__DATASET EXCERPTS__:
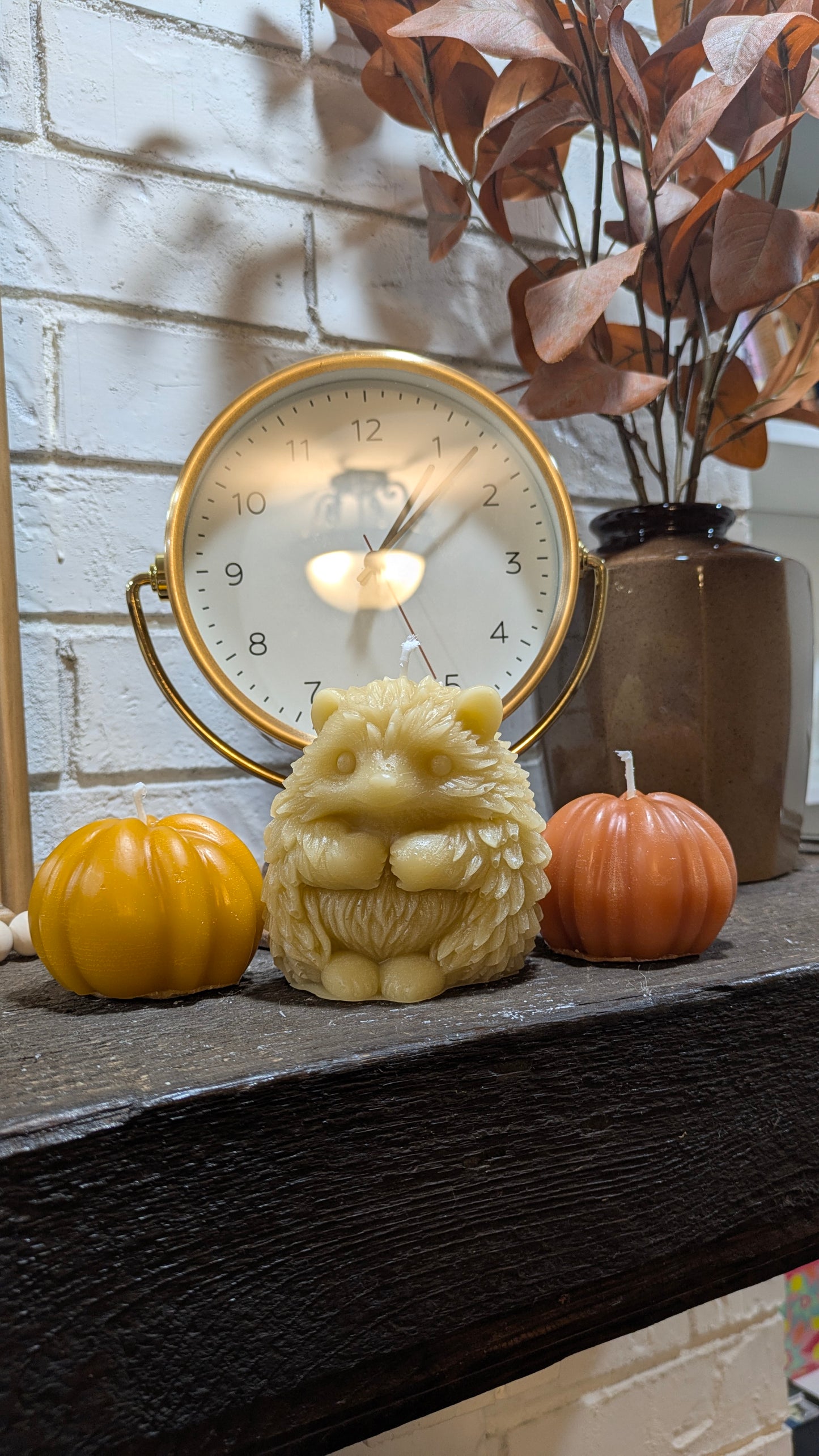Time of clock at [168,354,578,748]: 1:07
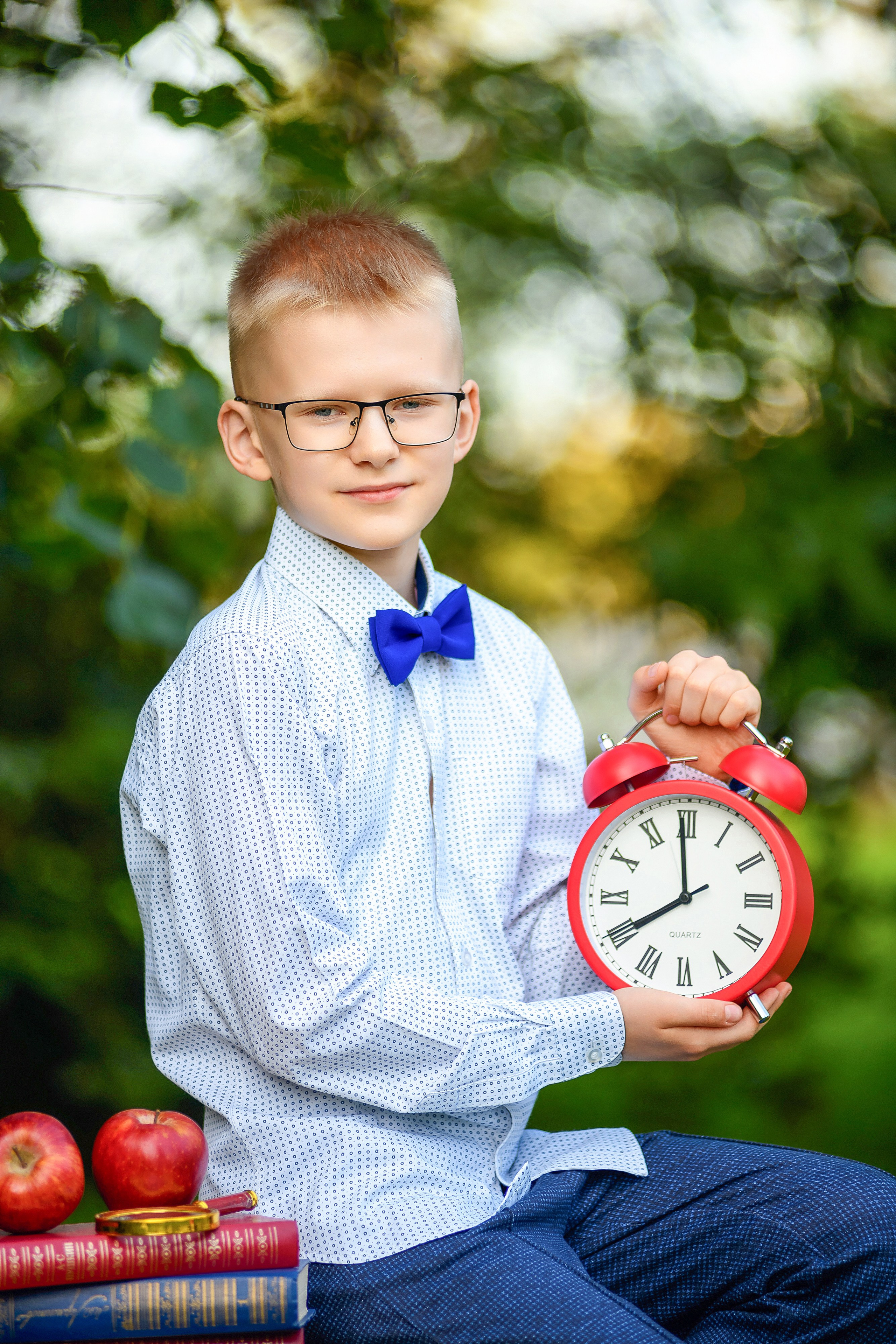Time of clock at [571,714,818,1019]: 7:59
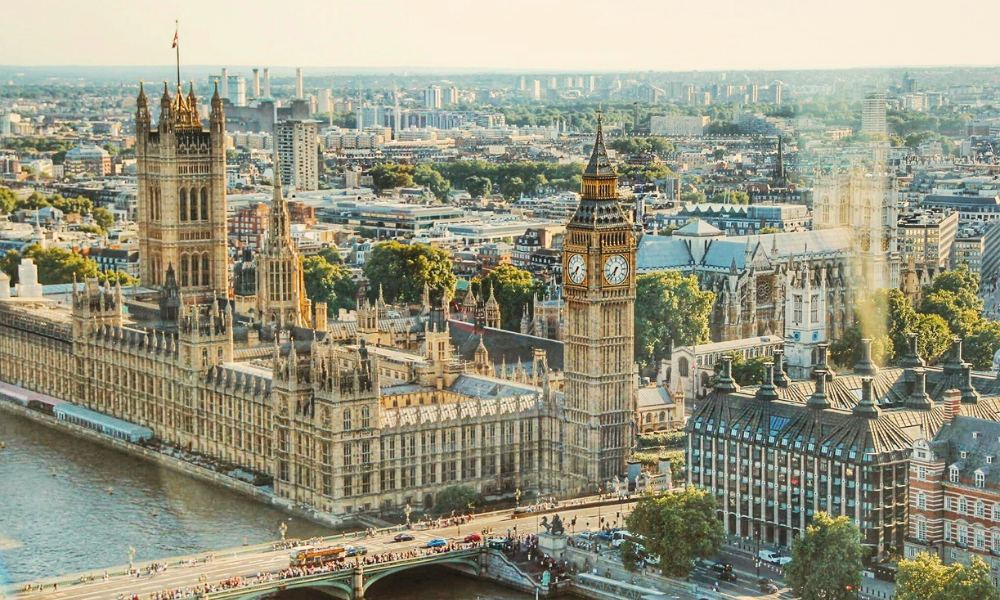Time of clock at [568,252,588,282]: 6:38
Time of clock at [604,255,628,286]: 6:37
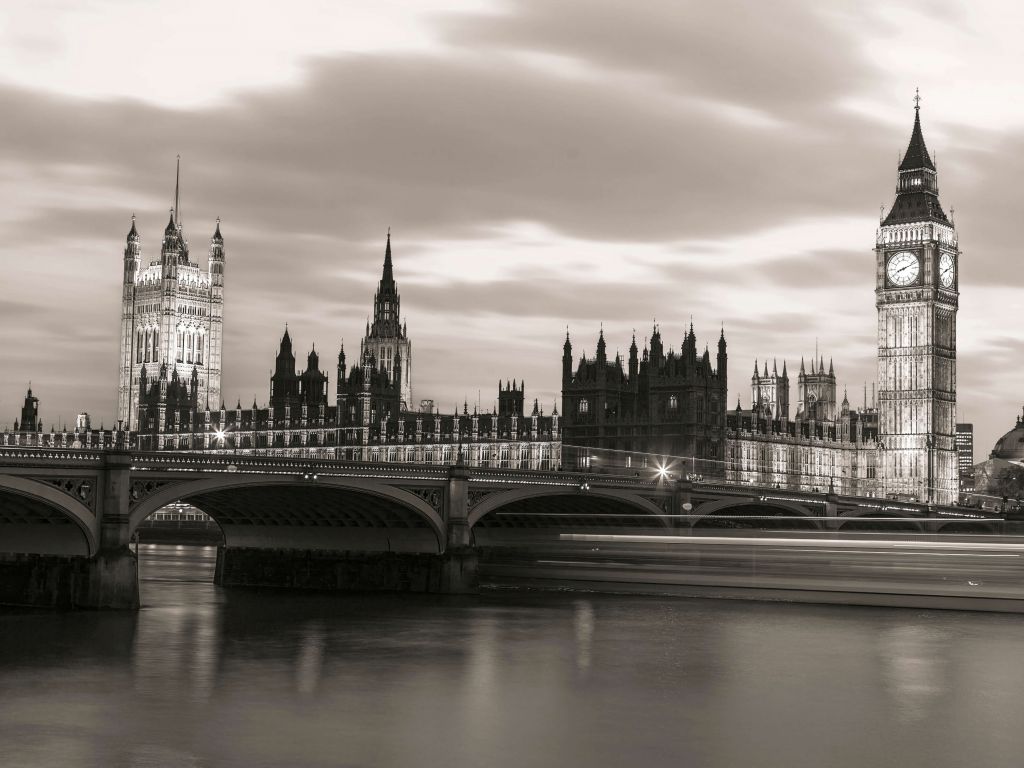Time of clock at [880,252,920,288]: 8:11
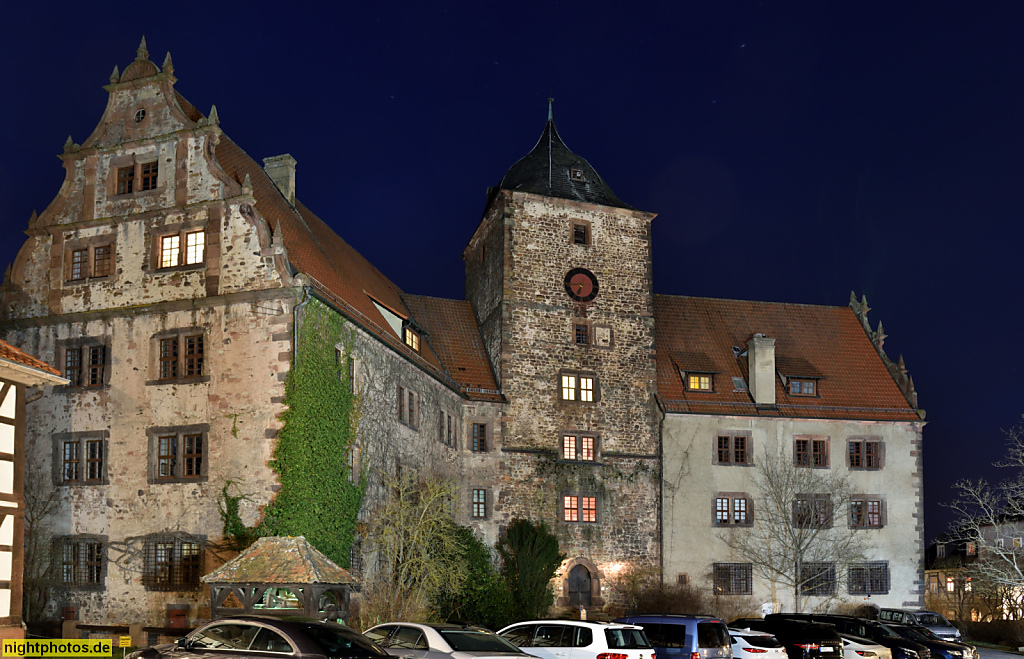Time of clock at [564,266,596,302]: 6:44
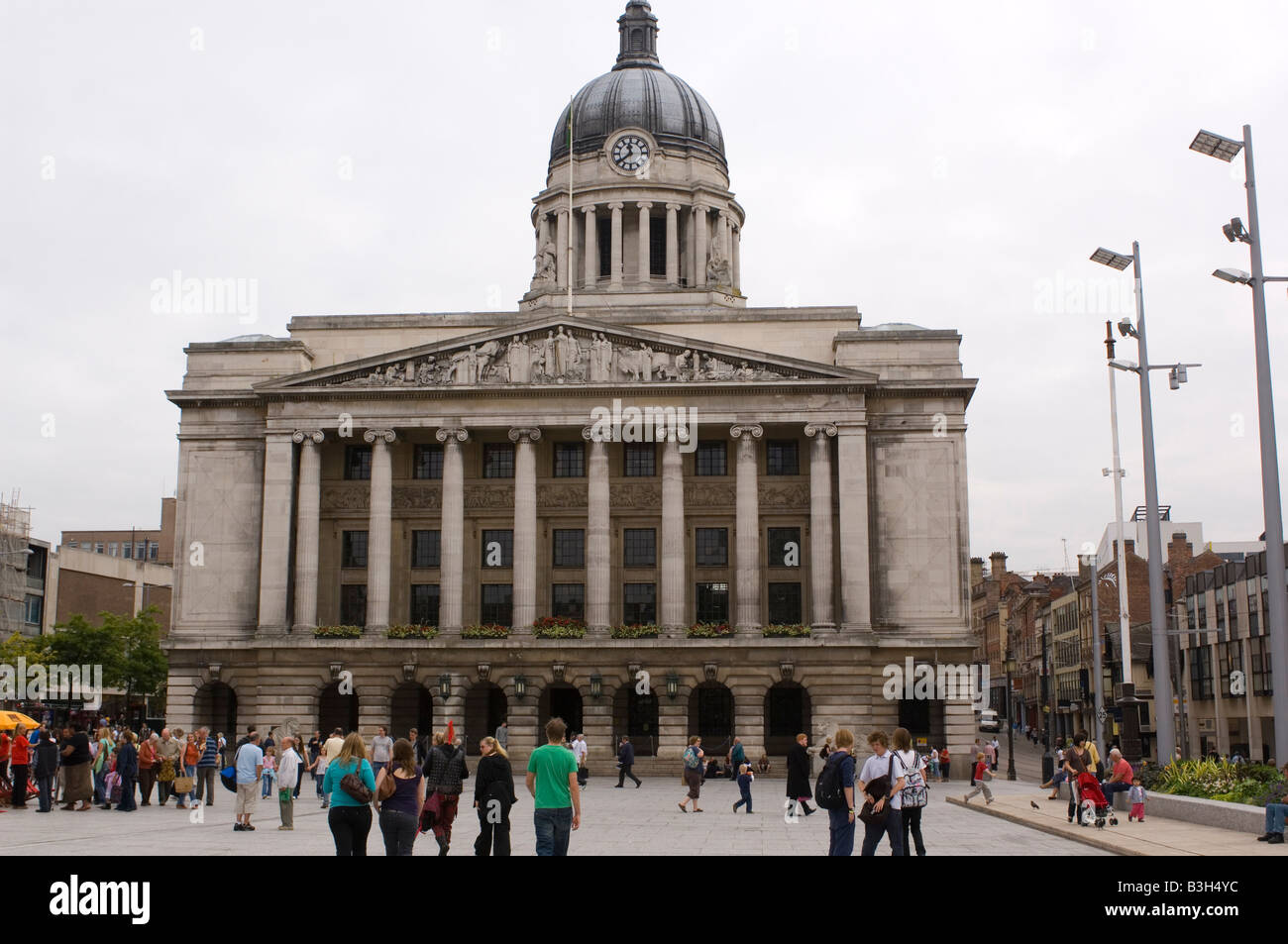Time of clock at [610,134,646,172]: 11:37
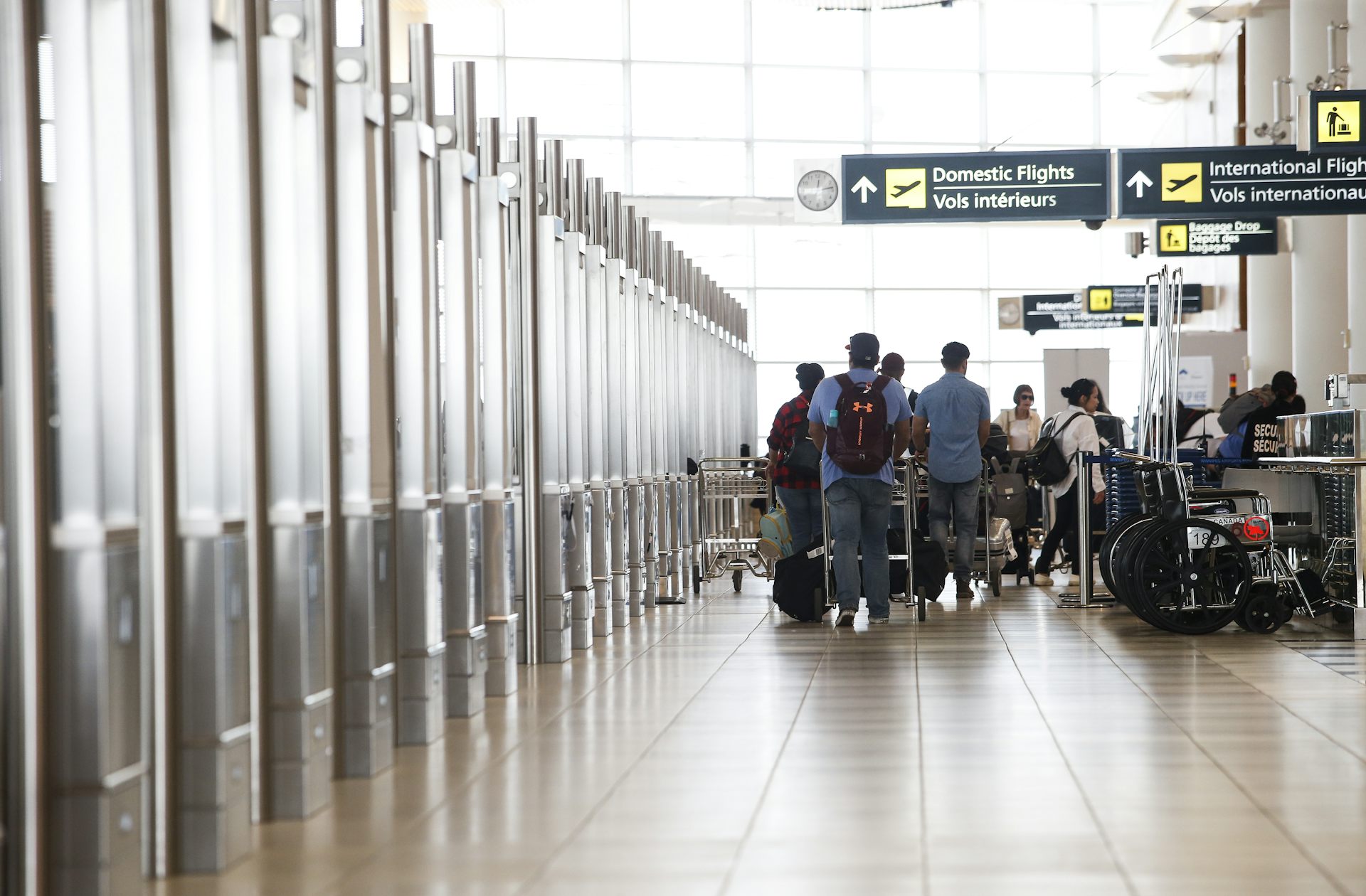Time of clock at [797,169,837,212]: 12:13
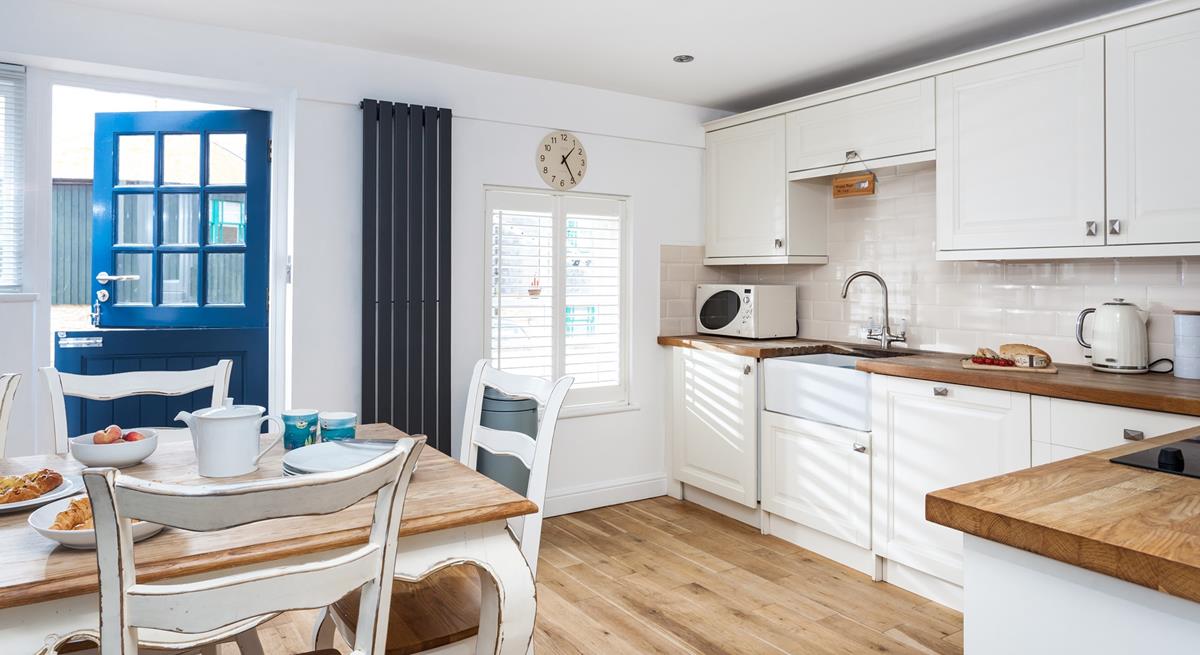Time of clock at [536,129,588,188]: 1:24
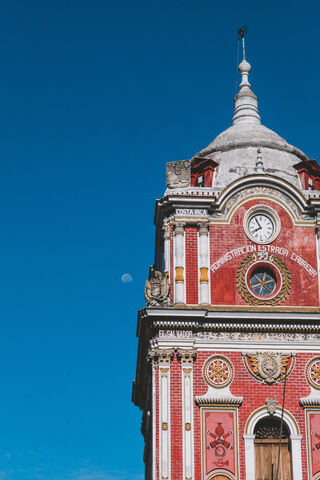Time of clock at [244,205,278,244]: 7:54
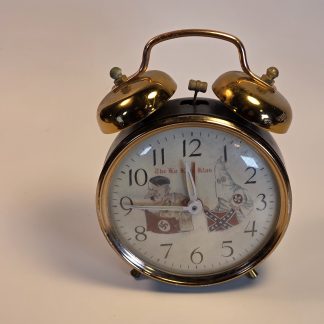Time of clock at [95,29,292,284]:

__TASK GOAL__: Return the text of every record above word for word, leaving out the pictures.

__EXERCISE RESULT__:
Time of clock at [168,354,578,748]: 1:07
Time of clock at [571,714,818,1019]: 7:59
Time of clock at [568,252,588,282]: 6:38
Time of clock at [604,255,628,286]: 6:37
Time of clock at [880,252,920,288]: 8:11
Time of clock at [564,266,596,302]: 6:44
Time of clock at [610,134,646,172]: 11:37
Time of clock at [797,169,837,212]: 12:13
Time of clock at [536,129,588,188]: 1:24
Time of clock at [244,205,278,244]: 7:54
Time of clock at [95,29,292,284]:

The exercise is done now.